Being active on social media does not necessarily mean you have to be present in every platform out there. Job seekers should primarily mind their LinkedIn account, Facebook and Twitter. Photo sharing apps can wait.

Your social media account should reflect your personality. Having a wacky username for a social media handle can sound cool, but this will not help your prospective employer to find you on these profiles. Also, choose a professional get up for your social media display pic. The personal branding that you do in these pages should send out a clear message and should as consistent as your username and image.

Nothing looks worse than a Twitter feed just promoting your own thing. So make sure your posts reflect your consciousness about the industry you are seeking a job in. Re-tweet articles that others have shared that you really loved, too.

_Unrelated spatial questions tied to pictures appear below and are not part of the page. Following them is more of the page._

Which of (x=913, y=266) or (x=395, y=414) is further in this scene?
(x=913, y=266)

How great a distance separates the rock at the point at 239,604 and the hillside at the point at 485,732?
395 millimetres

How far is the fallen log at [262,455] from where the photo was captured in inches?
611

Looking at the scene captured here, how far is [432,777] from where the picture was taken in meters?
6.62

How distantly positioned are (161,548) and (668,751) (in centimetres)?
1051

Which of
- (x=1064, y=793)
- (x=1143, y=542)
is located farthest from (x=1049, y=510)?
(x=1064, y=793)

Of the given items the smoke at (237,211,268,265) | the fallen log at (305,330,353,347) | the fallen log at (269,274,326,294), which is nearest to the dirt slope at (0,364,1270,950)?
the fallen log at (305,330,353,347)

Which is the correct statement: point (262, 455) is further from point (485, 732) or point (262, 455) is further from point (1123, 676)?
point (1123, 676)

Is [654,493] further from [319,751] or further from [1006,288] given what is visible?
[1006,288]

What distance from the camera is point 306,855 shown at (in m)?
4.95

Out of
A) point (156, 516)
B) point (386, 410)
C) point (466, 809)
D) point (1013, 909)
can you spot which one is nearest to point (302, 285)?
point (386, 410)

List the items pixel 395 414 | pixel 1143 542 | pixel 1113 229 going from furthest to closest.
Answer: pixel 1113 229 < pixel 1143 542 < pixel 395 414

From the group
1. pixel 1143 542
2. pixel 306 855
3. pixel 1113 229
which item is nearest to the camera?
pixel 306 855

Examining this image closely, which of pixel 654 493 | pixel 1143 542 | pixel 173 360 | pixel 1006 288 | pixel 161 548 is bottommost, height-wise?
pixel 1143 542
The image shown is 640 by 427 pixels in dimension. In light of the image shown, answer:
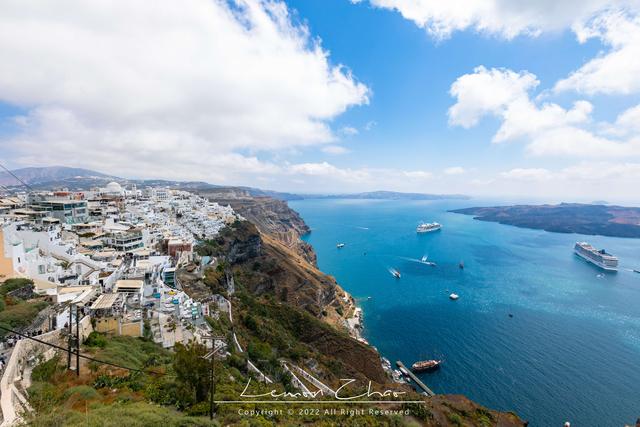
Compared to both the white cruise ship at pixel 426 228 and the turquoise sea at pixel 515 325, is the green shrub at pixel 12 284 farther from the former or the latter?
the white cruise ship at pixel 426 228

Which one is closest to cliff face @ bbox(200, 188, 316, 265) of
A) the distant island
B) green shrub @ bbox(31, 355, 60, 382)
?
green shrub @ bbox(31, 355, 60, 382)

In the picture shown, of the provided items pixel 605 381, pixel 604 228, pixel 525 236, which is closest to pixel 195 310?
pixel 605 381

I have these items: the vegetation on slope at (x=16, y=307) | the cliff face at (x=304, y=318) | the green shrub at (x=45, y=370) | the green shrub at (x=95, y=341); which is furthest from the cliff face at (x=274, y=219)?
the green shrub at (x=45, y=370)

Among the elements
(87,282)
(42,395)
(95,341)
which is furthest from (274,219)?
(42,395)

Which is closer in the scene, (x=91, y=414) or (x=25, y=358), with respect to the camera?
(x=91, y=414)

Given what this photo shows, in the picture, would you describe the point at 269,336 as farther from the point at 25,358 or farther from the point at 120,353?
the point at 25,358

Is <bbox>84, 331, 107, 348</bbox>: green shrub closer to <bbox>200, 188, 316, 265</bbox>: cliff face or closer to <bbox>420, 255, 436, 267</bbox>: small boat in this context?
<bbox>200, 188, 316, 265</bbox>: cliff face
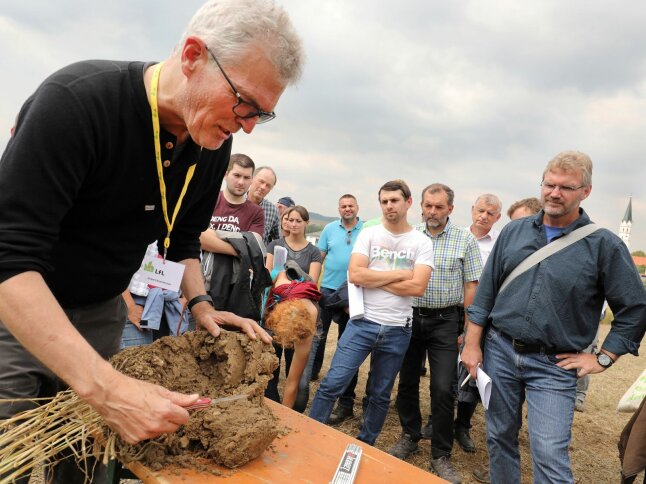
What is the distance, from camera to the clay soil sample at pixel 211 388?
1.56 metres

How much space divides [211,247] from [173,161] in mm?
2086

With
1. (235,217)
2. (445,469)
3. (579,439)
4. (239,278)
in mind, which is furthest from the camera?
(579,439)

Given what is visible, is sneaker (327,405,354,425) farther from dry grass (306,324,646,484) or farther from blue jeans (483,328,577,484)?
blue jeans (483,328,577,484)

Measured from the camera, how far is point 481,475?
169 inches

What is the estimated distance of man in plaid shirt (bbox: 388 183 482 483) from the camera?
4.32m

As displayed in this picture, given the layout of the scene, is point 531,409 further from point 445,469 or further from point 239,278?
point 239,278

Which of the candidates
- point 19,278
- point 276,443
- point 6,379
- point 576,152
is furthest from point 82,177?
point 576,152

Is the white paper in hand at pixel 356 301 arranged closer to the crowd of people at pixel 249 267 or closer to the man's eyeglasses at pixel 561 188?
the crowd of people at pixel 249 267

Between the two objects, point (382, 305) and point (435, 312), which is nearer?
point (382, 305)

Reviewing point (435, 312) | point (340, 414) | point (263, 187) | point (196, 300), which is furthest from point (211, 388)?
point (263, 187)

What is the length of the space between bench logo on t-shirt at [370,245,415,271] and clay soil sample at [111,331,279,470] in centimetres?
247

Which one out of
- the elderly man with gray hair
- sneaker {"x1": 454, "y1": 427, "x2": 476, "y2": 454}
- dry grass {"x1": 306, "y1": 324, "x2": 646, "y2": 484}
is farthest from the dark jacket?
sneaker {"x1": 454, "y1": 427, "x2": 476, "y2": 454}

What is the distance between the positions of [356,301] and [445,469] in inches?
66.9

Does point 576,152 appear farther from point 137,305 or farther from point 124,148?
point 137,305
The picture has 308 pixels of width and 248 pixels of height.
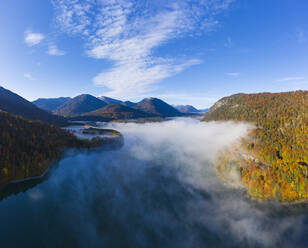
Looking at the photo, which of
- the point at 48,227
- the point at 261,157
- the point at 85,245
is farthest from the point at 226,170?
the point at 48,227

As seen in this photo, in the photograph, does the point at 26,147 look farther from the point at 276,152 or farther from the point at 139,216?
the point at 276,152

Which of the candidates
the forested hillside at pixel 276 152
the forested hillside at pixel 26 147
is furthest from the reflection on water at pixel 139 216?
the forested hillside at pixel 276 152

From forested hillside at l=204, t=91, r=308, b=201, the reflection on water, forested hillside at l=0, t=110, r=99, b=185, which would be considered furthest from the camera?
forested hillside at l=204, t=91, r=308, b=201

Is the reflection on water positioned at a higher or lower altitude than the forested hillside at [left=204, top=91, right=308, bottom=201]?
lower

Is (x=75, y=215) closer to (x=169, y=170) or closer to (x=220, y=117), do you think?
(x=169, y=170)

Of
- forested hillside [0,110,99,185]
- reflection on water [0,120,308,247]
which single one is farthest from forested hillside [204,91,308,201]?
forested hillside [0,110,99,185]

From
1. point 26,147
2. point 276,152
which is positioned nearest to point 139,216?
point 26,147

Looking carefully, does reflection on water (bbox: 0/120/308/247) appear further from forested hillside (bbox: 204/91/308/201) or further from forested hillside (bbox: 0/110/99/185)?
forested hillside (bbox: 204/91/308/201)
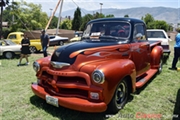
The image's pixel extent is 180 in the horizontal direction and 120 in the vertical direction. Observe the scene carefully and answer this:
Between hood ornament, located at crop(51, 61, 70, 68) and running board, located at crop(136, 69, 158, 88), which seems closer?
hood ornament, located at crop(51, 61, 70, 68)

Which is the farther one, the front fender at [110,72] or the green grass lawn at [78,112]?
the green grass lawn at [78,112]

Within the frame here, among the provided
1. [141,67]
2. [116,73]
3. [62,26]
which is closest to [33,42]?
[141,67]

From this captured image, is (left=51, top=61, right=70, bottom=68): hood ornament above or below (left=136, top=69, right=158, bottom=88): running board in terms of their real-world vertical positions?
above

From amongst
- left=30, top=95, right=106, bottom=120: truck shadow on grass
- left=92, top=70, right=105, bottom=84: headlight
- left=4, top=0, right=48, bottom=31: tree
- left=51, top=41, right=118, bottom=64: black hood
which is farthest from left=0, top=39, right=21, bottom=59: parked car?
left=4, top=0, right=48, bottom=31: tree

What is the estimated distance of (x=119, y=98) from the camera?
12.5 ft

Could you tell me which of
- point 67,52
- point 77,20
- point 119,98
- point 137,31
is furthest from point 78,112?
point 77,20

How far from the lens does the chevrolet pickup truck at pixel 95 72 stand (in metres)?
3.16

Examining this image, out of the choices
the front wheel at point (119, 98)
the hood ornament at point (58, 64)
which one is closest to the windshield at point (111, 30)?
the front wheel at point (119, 98)

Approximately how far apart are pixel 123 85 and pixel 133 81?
0.29 metres

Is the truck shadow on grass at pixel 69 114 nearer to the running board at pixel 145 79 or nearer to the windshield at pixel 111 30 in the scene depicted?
the running board at pixel 145 79

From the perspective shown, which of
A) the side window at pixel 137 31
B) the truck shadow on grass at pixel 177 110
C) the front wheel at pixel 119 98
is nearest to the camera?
Result: the front wheel at pixel 119 98

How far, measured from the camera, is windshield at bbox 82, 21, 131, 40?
454 centimetres

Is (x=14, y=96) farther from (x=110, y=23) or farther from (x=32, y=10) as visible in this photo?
(x=32, y=10)

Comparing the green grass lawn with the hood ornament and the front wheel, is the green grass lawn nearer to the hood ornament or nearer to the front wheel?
the front wheel
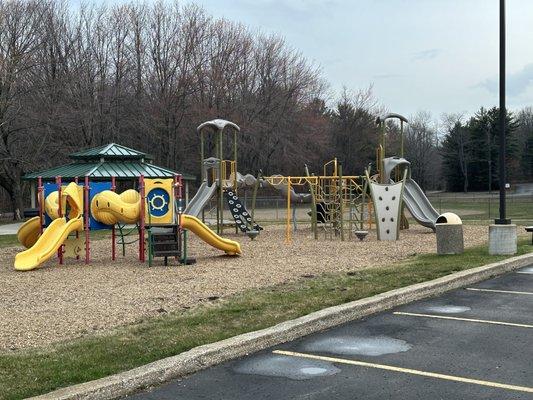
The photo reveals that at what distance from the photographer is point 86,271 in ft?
42.1

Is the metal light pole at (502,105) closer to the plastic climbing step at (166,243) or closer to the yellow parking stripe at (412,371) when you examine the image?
the plastic climbing step at (166,243)

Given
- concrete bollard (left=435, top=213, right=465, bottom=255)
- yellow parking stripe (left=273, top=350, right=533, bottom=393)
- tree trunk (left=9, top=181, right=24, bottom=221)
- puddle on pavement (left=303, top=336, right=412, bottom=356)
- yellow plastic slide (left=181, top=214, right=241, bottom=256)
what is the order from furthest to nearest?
tree trunk (left=9, top=181, right=24, bottom=221) → yellow plastic slide (left=181, top=214, right=241, bottom=256) → concrete bollard (left=435, top=213, right=465, bottom=255) → puddle on pavement (left=303, top=336, right=412, bottom=356) → yellow parking stripe (left=273, top=350, right=533, bottom=393)

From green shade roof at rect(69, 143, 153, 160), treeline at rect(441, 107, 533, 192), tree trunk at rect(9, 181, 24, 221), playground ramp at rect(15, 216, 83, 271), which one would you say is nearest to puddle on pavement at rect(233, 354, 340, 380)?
playground ramp at rect(15, 216, 83, 271)

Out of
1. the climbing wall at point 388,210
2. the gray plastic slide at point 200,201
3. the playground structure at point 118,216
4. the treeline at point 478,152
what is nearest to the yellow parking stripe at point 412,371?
the playground structure at point 118,216

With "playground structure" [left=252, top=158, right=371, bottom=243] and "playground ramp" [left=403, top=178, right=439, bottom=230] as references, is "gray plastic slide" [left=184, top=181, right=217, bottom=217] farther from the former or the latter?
"playground ramp" [left=403, top=178, right=439, bottom=230]

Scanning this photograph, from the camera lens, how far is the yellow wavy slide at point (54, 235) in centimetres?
1312

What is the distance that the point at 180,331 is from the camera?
6.68 metres

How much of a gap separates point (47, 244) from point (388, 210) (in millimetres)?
10157

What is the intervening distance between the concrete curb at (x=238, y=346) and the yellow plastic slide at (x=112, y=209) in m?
7.00

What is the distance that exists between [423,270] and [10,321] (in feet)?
22.4

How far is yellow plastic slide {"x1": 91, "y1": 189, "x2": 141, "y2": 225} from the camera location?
545 inches

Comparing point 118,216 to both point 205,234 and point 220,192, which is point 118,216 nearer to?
point 205,234

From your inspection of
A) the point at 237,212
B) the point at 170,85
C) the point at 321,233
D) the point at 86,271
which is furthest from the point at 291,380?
the point at 170,85

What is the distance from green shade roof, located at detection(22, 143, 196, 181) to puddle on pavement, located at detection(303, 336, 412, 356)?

Keep your handles updated with your new projects and accomplishments

On all your social accounts, include a link to the project you’re working on, your blog, or any special skill you have. The profile should give the employer what they want, a scope to know you better. Put your handles on your resume and also mention your industry-specific network.

Focus on updating your profile to be as current as possible. Use tools that allow you to schedule, get ahead, share things directly from your browser, and hardly have to think about keeping an active social presence.

Don’t write “actively seeking” on your LinkedIn profile bio. If you feel that this needs to be visible, your summary is a much safer place to write where you can explain the position you are looking for in more detail.

Social media is both a boon and a bane. Your social handles should build—yourself as a brand. So before you post anything, introspect what value it adds to your brand.